** Input data **

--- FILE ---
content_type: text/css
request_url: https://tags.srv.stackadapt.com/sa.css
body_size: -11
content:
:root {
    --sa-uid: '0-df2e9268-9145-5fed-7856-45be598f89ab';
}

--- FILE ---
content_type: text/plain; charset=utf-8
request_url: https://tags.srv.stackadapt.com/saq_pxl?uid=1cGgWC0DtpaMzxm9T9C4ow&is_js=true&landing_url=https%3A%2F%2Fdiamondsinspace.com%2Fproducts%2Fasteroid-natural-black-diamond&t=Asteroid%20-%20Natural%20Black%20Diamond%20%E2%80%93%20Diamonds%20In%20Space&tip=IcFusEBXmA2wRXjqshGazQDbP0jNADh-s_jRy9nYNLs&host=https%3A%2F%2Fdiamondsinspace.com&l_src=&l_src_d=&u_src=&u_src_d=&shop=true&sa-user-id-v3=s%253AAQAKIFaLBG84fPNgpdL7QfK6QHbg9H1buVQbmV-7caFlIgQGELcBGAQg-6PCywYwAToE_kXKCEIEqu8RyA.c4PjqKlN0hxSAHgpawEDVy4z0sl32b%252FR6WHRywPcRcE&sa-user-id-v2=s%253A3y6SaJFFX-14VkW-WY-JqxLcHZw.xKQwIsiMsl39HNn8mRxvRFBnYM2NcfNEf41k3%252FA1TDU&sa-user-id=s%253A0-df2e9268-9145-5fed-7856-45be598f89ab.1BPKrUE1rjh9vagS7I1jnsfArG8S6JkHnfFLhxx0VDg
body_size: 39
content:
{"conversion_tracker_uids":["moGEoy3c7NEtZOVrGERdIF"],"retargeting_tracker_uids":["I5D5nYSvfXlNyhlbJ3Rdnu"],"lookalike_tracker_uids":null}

** Instructions to follow **
Top to bottom, set down the entries above word for word.

** Completed exercise **
--- FILE ---
content_type: text/css
request_url: https://tags.srv.stackadapt.com/sa.css
body_size: -11
content:
:root {
    --sa-uid: '0-df2e9268-9145-5fed-7856-45be598f89ab';
}

--- FILE ---
content_type: text/plain; charset=utf-8
request_url: https://tags.srv.stackadapt.com/saq_pxl?uid=1cGgWC0DtpaMzxm9T9C4ow&is_js=true&landing_url=https%3A%2F%2Fdiamondsinspace.com%2Fproducts%2Fasteroid-natural-black-diamond&t=Asteroid%20-%20Natural%20Black%20Diamond%20%E2%80%93%20Diamonds%20In%20Space&tip=IcFusEBXmA2wRXjqshGazQDbP0jNADh-s_jRy9nYNLs&host=https%3A%2F%2Fdiamondsinspace.com&l_src=&l_src_d=&u_src=&u_src_d=&shop=true&sa-user-id-v3=s%253AAQAKIFaLBG84fPNgpdL7QfK6QHbg9H1buVQbmV-7caFlIgQGELcBGAQg-6PCywYwAToE_kXKCEIEqu8RyA.c4PjqKlN0hxSAHgpawEDVy4z0sl32b%252FR6WHRywPcRcE&sa-user-id-v2=s%253A3y6SaJFFX-14VkW-WY-JqxLcHZw.xKQwIsiMsl39HNn8mRxvRFBnYM2NcfNEf41k3%252FA1TDU&sa-user-id=s%253A0-df2e9268-9145-5fed-7856-45be598f89ab.1BPKrUE1rjh9vagS7I1jnsfArG8S6JkHnfFLhxx0VDg
body_size: 39
content:
{"conversion_tracker_uids":["moGEoy3c7NEtZOVrGERdIF"],"retargeting_tracker_uids":["I5D5nYSvfXlNyhlbJ3Rdnu"],"lookalike_tracker_uids":null}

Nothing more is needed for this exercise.